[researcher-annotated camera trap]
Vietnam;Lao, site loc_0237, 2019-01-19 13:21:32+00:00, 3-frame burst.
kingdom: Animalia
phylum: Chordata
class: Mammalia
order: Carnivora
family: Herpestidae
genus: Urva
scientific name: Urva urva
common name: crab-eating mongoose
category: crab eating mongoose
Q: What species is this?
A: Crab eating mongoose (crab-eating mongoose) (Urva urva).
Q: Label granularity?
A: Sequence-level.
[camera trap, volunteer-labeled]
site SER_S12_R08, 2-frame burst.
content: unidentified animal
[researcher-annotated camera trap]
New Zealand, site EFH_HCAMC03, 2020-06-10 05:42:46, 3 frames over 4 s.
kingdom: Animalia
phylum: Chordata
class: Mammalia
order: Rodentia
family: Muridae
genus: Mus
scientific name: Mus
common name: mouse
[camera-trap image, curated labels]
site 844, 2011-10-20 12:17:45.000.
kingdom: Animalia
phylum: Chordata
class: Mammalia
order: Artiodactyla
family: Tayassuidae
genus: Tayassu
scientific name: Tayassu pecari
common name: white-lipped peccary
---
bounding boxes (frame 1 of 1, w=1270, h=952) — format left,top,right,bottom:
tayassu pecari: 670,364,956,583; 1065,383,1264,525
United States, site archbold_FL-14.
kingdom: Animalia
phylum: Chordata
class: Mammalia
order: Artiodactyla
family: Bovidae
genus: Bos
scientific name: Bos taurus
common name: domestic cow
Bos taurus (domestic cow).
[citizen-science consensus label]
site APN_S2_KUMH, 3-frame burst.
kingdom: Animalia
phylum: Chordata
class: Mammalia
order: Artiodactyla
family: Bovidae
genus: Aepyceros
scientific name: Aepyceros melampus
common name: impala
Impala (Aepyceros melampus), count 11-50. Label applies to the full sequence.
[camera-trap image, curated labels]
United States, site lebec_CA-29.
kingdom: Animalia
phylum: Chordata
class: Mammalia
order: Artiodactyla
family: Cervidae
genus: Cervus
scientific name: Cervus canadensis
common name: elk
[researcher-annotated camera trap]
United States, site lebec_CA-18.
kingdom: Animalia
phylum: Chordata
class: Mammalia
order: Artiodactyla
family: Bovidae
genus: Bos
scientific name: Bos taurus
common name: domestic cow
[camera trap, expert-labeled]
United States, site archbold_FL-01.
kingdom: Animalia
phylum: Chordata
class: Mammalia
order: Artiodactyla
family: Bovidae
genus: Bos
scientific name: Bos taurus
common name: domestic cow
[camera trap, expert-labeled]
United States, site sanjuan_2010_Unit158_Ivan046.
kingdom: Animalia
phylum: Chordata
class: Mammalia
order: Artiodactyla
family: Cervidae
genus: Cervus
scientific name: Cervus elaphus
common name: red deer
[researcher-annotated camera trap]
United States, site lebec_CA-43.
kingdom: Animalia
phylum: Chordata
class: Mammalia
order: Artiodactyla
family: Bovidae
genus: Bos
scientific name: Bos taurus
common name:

++++++++

What you are asked to do :: The material is to be output in full, exactly as it stands.

Response to the exercise ::
[researcher-annotated camera trap]
Vietnam;Lao, site loc_0237, 2019-01-19 13:21:32+00:00, 3-frame burst.
kingdom: Animalia
phylum: Chordata
class: Mammalia
order: Carnivora
family: Herpestidae
genus: Urva
scientific name: Urva urva
common name: crab-eating mongoose
category: crab eating mongoose
Q: What species is this?
A: Crab eating mongoose (crab-eating mongoose) (Urva urva).
Q: Label granularity?
A: Sequence-level.
[camera trap, volunteer-labeled]
site SER_S12_R08, 2-frame burst.
content: unidentified animal
[researcher-annotated camera trap]
New Zealand, site EFH_HCAMC03, 2020-06-10 05:42:46, 3 frames over 4 s.
kingdom: Animalia
phylum: Chordata
class: Mammalia
order: Rodentia
family: Muridae
genus: Mus
scientific name: Mus
common name: mouse
[camera-trap image, curated labels]
site 844, 2011-10-20 12:17:45.000.
kingdom: Animalia
phylum: Chordata
class: Mammalia
order: Artiodactyla
family: Tayassuidae
genus: Tayassu
scientific name: Tayassu pecari
common name: white-lipped peccary
---
bounding boxes (frame 1 of 1, w=1270, h=952) — format left,top,right,bottom:
tayassu pecari: 670,364,956,583; 1065,383,1264,525
United States, site archbold_FL-14.
kingdom: Animalia
phylum: Chordata
class: Mammalia
order: Artiodactyla
family: Bovidae
genus: Bos
scientific name: Bos taurus
common name: domestic cow
Bos taurus (domestic cow).
[citizen-science consensus label]
site APN_S2_KUMH, 3-frame burst.
kingdom: Animalia
phylum: Chordata
class: Mammalia
order: Artiodactyla
family: Bovidae
genus: Aepyceros
scientific name: Aepyceros melampus
common name: impala
Impala (Aepyceros melampus), count 11-50. Label applies to the full sequence.
[camera-trap image, curated labels]
United States, site lebec_CA-29.
kingdom: Animalia
phylum: Chordata
class: Mammalia
order: Artiodactyla
family: Cervidae
genus: Cervus
scientific name: Cervus canadensis
common name: elk
[researcher-annotated camera trap]
United States, site lebec_CA-18.
kingdom: Animalia
phylum: Chordata
class: Mammalia
order: Artiodactyla
family: Bovidae
genus: Bos
scientific name: Bos taurus
common name: domestic cow
[camera trap, expert-labeled]
United States, site archbold_FL-01.
kingdom: Animalia
phylum: Chordata
class: Mammalia
order: Artiodactyla
family: Bovidae
genus: Bos
scientific name: Bos taurus
common name: domestic cow
[camera trap, expert-labeled]
United States, site sanjuan_2010_Unit158_Ivan046.
kingdom: Animalia
phylum: Chordata
class: Mammalia
order: Artiodactyla
family: Cervidae
genus: Cervus
scientific name: Cervus elaphus
common name: red deer
[researcher-annotated camera trap]
United States, site lebec_CA-43.
kingdom: Animalia
phylum: Chordata
class: Mammalia
order: Artiodactyla
family: Bovidae
genus: Bos
scientific name: Bos taurus
common name:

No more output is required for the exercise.